2025 COLING COLING 2025

DadmaTools V2: an Adapter-Based Natural Language Processing Toolkit for the Persian Language

Abstract

AbstractDadmaTools V2 is a comprehensive repository designed to enhance NLP capabilities for the Persian language, catering to industry practitioners seeking practical and efficient solutions. The toolkit provides extensive code examples demonstrating the integration of its models with popular NLP frameworks such as Trankit and Transformers, as well as deep learning frameworks like PyTorch.

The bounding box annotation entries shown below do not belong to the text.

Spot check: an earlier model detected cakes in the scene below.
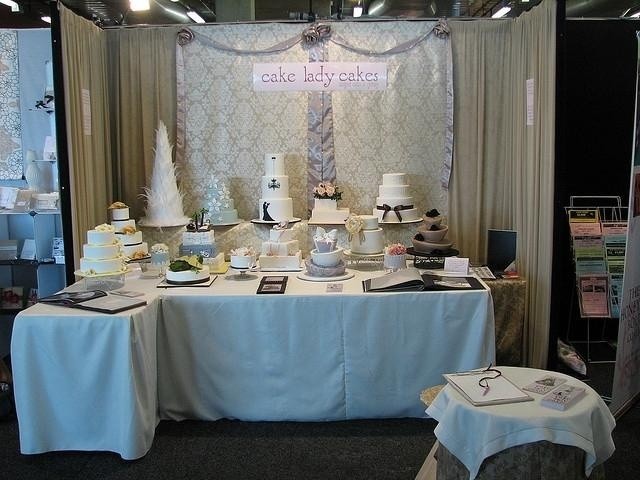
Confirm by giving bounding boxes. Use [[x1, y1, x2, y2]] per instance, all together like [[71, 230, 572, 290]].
[[137, 119, 188, 226], [372, 172, 418, 222], [165, 253, 210, 284], [107, 201, 148, 261], [383, 243, 407, 269], [305, 227, 346, 277], [258, 154, 293, 221], [200, 175, 238, 224], [410, 208, 454, 254], [344, 213, 384, 254], [311, 180, 350, 222], [182, 208, 225, 270], [230, 246, 257, 270], [259, 219, 302, 269], [150, 243, 170, 265], [80, 223, 125, 274]]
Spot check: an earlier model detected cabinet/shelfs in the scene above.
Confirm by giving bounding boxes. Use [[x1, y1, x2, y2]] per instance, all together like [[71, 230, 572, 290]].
[[0, 108, 62, 315]]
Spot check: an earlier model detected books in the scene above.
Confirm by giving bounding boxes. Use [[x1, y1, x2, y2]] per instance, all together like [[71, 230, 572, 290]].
[[36, 290, 147, 315], [362, 269, 485, 291]]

Additionally, DadmaTools supports widely used Persian embeddings and datasets, ensuring robust language processing capabilities. The latest version of DadmaTools introduces an adapter-based technique, significantly reducing memory usage by employing a shared pre-trained model across various tasks, supplemented with task-specific adapter layers. This approach eliminates the need to maintain multiple pre-trained models and optimize resource utilization. Enhancements in this version include adding new modules such as a sentiment detector, an informal-to-formal text converter, and a spell checker, further expanding the toolkit’s functionality. DadmaTools V2 thus represents a powerful, efficient, and versatile resource for advancing Persian NLP applications.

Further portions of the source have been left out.